Gemini 3.5 Flash

May 19, 2026 · ai ai-agents coding · Source ↗

TLDR

Google releases Gemini 3.5 Flash at I/O 2026, a fast frontier model targeting agentic workflows, coding, and multimodal tasks.

Outperforms Gemini 3.1 Pro on Terminal-Bench 2.1 (76.2%), GDPval-AA (1656 Elo), and MCP Atlas (83.6%) while being 4x faster in output tokens/second than other frontier models.
Priced at $1.50/$9.00 per million input/output tokens; available via Gemini API, Google AI Studio, Android Studio, Gemini Enterprise, and the Gemini app globally.
Powers Gemini Spark, a 24/7 personal AI agent; rolling out to trusted testers now, Google AI Ultra subscribers in the US next week.
Antigravity harness enables parallel subagent deployment for multi-step workflows; enterprise partners include Shopify, Macquarie Bank, Salesforce, Ramp, Xero, and Databricks.
Gemini 3.5 Pro is in internal testing and expected next month.
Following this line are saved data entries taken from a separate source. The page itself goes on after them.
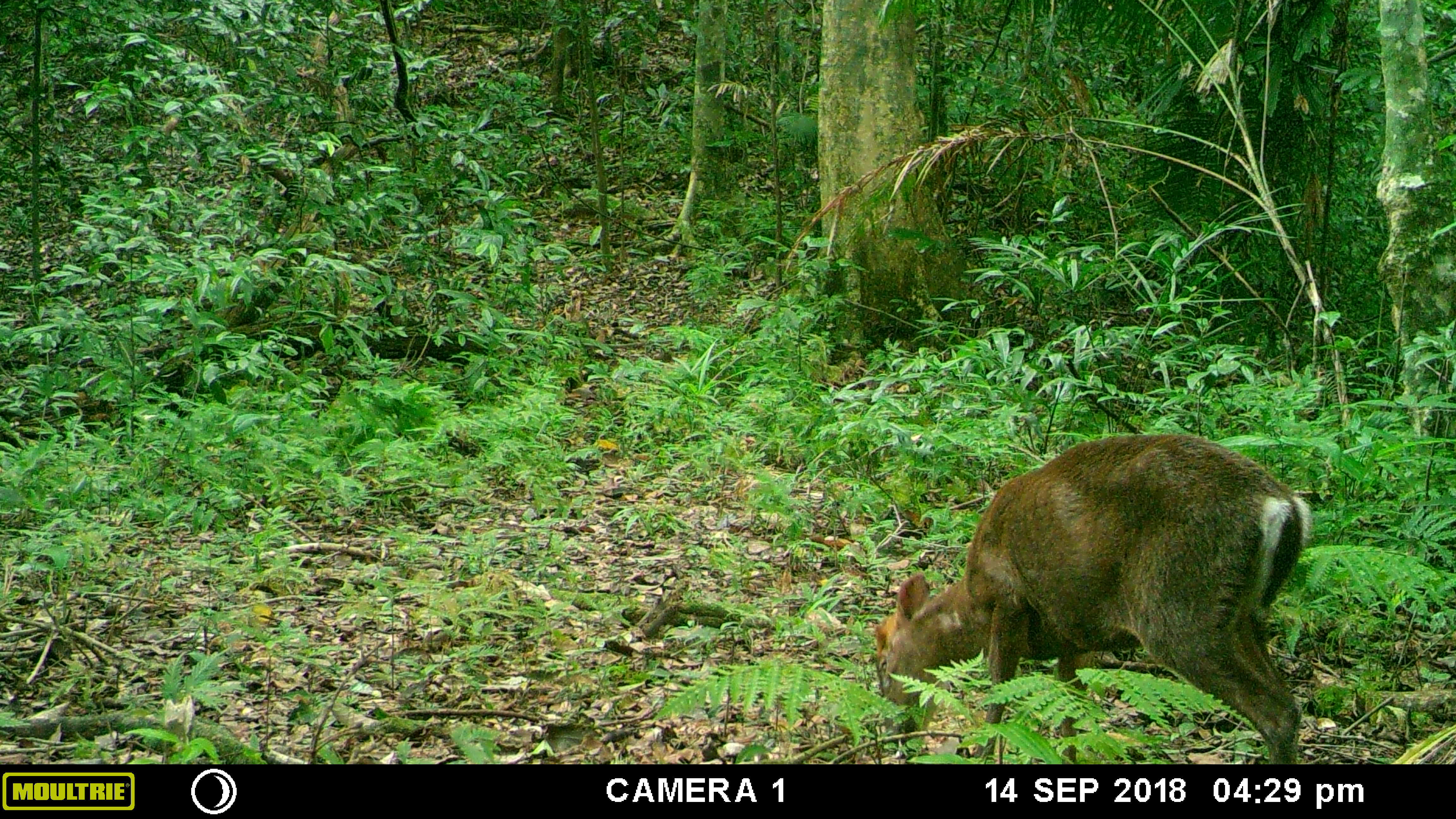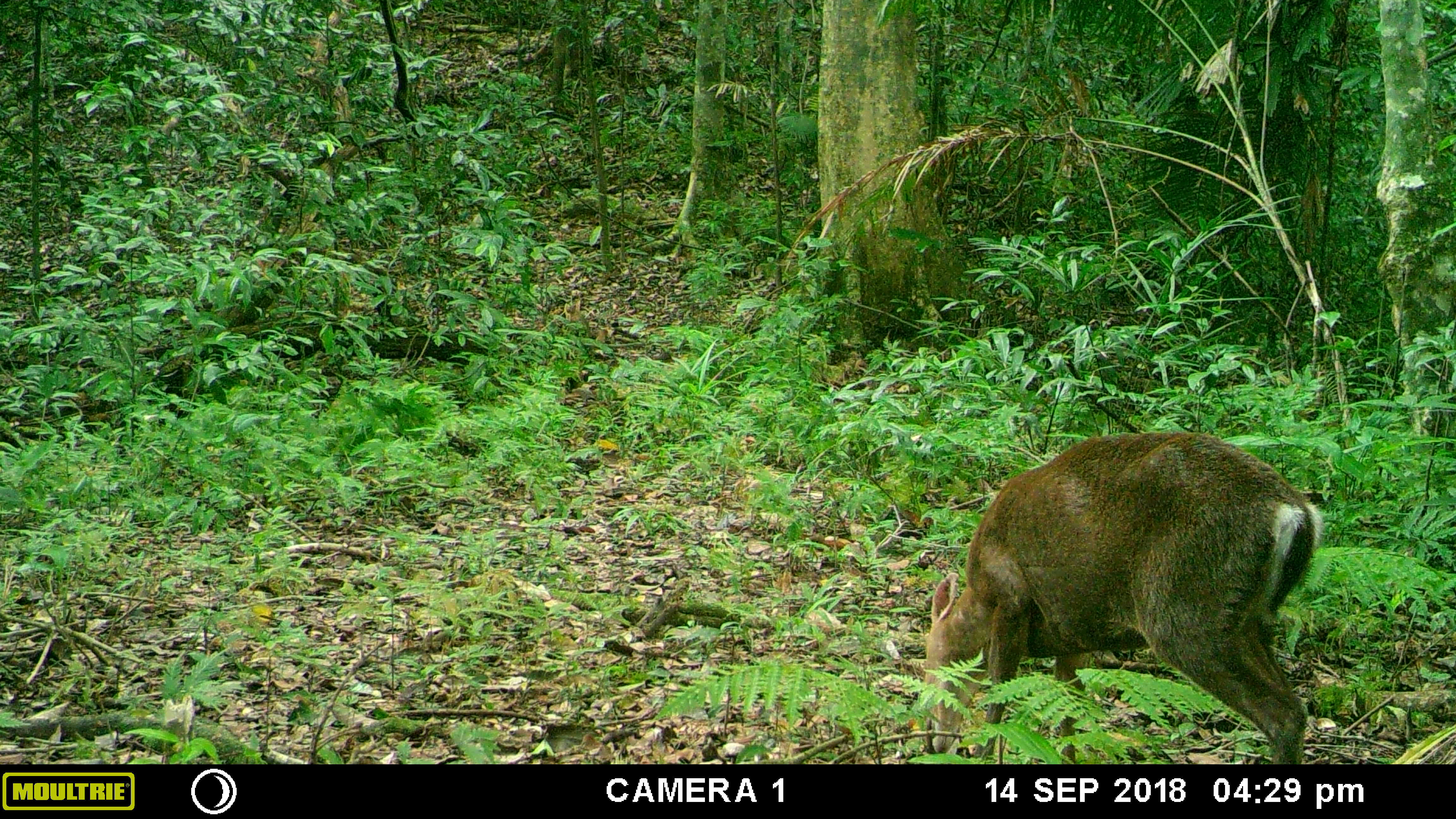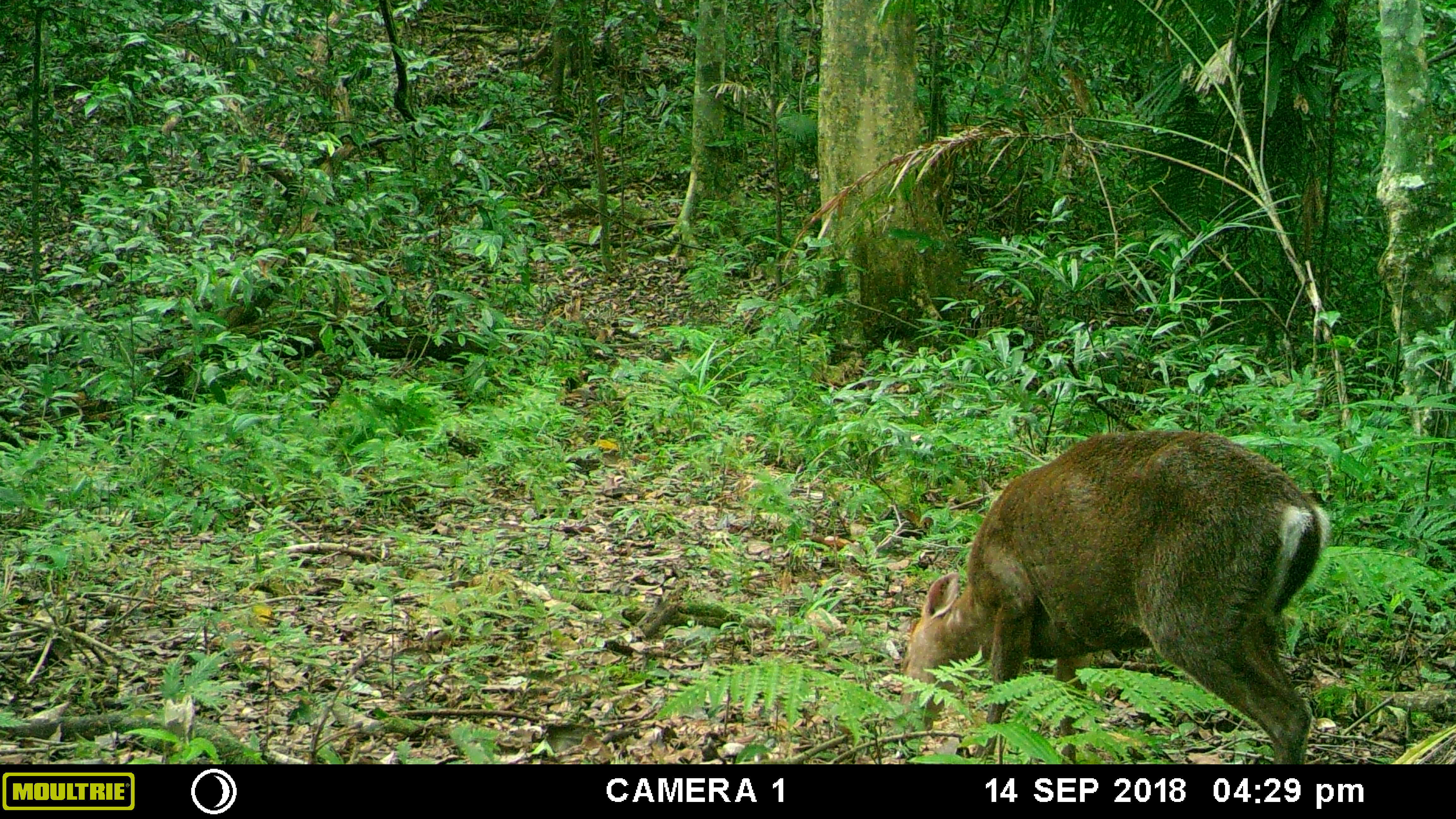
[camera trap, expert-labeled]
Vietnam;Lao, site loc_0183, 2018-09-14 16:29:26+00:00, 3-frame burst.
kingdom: Animalia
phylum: Chordata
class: Mammalia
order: Artiodactyla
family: Cervidae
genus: Muntiacus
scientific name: Muntiacus rooseveltorum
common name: roosevelt's muntjac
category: roosevelts muntjac group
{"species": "roosevelts muntjac group (roosevelt's muntjac) (Muntiacus rooseveltorum)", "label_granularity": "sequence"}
Pricing drew sharp criticism: 3.5 Flash at $1.50/$9.00 is a 5x increase over 2.5 Flash, and end-to-end eval costs on artificialanalysis.ai show roughly 9x the total spend of 2.5 Flash, making it more expensive than 2.5 Pro was.
Knowledge cutoff of January 2025 with a May 2026 release date flagged as a significant and concerning gap for time-sensitive agentic use cases.
Quota exhaustion after two Antigravity prompts on the Google AI Pro plan reported as a real usability blocker, not just a benchmark story.
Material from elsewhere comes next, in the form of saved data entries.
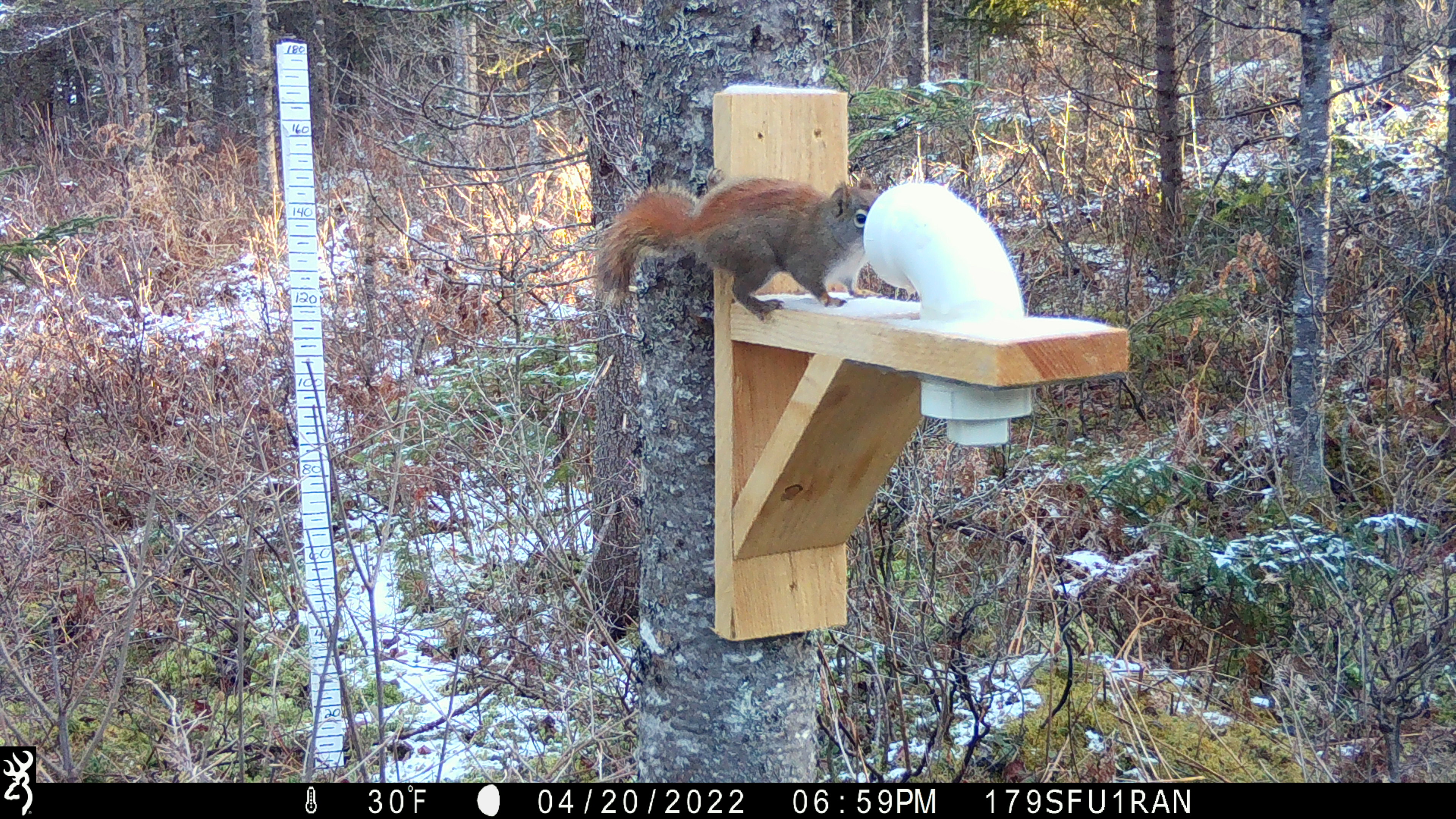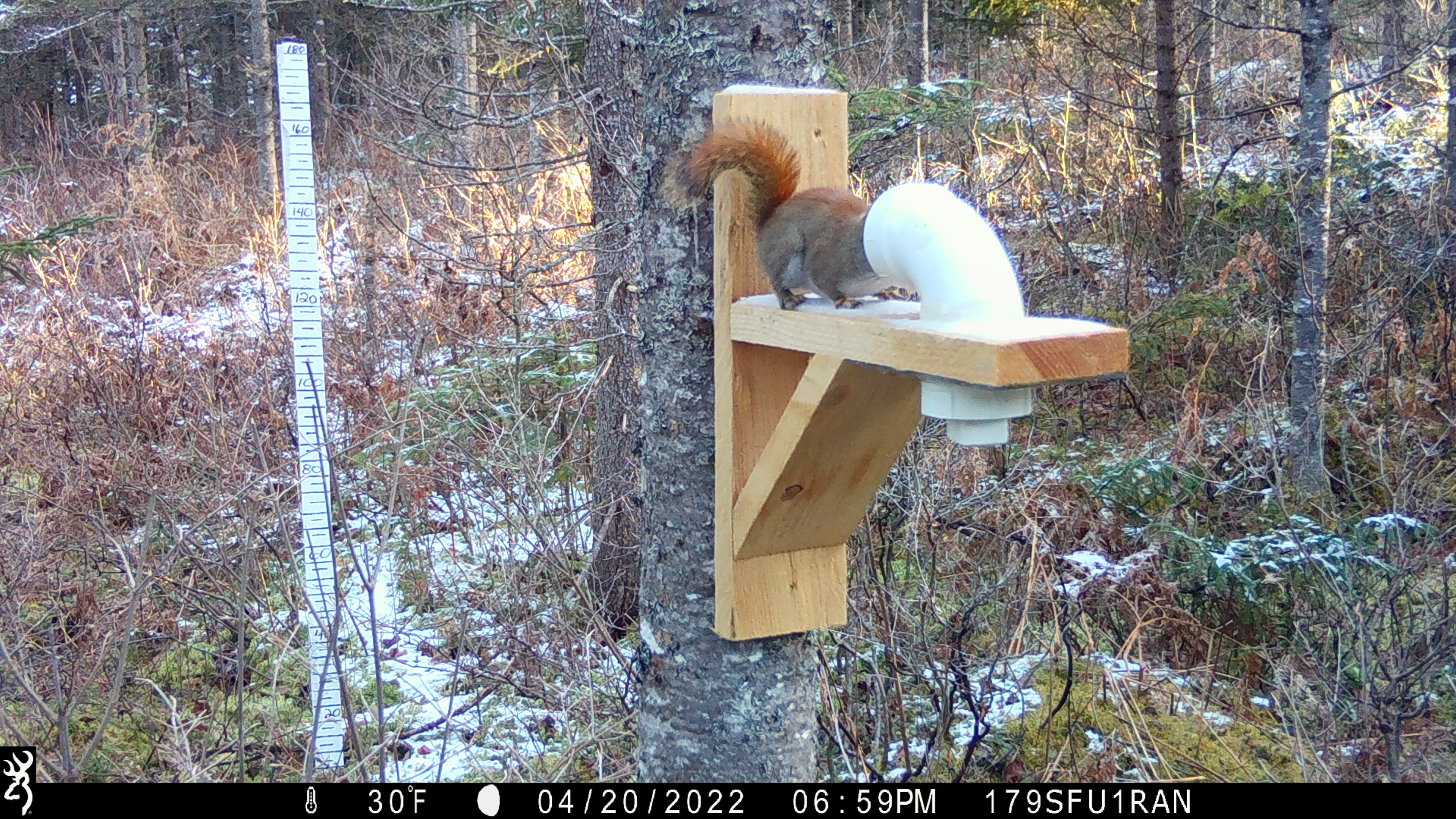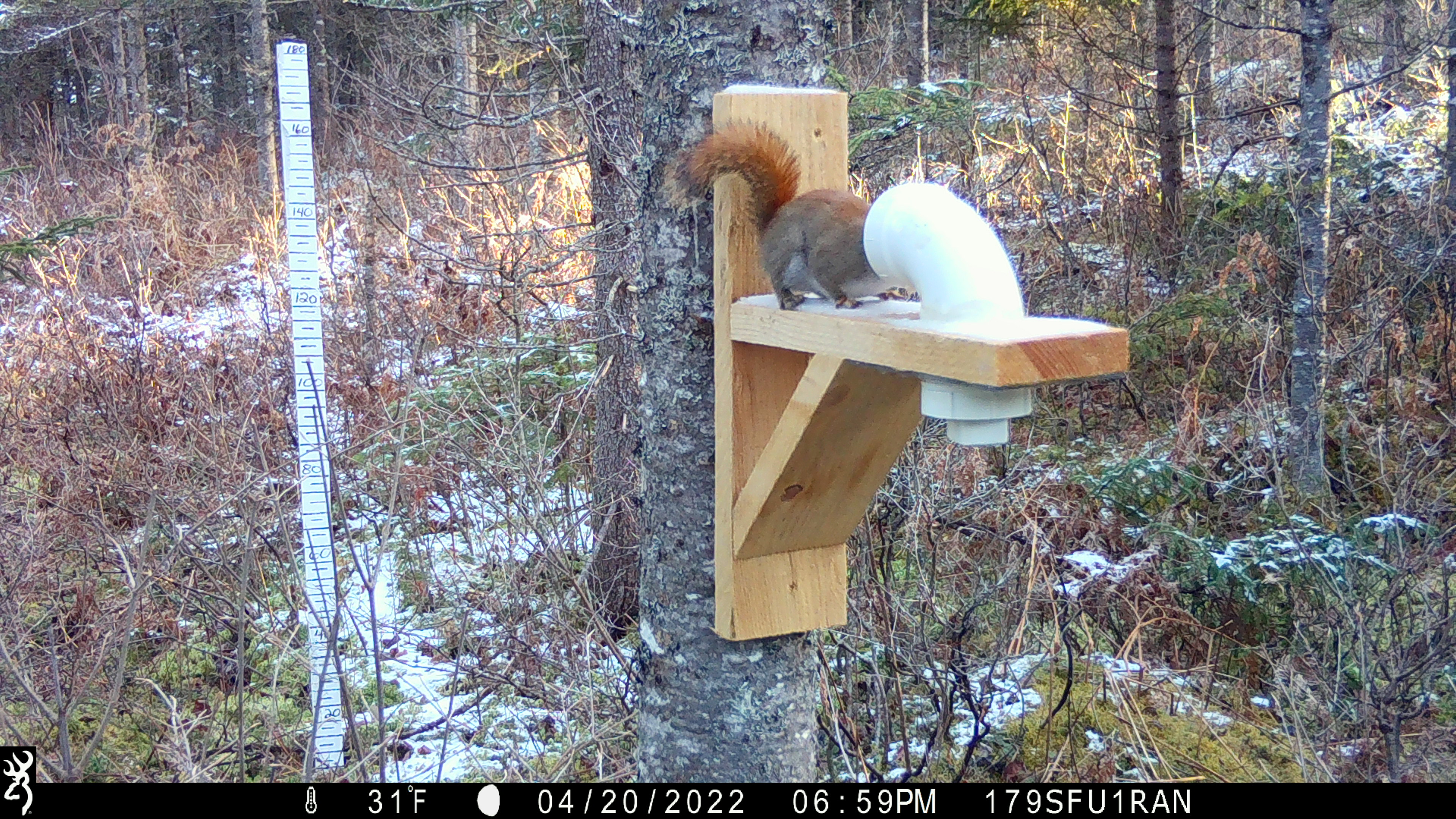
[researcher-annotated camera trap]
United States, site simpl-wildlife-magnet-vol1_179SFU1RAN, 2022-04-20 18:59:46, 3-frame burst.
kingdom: Animalia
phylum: Chordata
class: Mammalia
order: Rodentia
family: Sciuridae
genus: Tamiasciurus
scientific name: Tamiasciurus hudsonicus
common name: red squirrel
@easygenes: Infers parameter count and architecture from TPU 8i memory/bandwidth specs since Google discloses nothing; estimates point toward ~400B total parameters.
@jl: Full-eval cost comparison shows 3.5 Flash at $1,552 vs 2.5 Flash at $172, a 9x increase driven by both higher per-token price and higher token usage.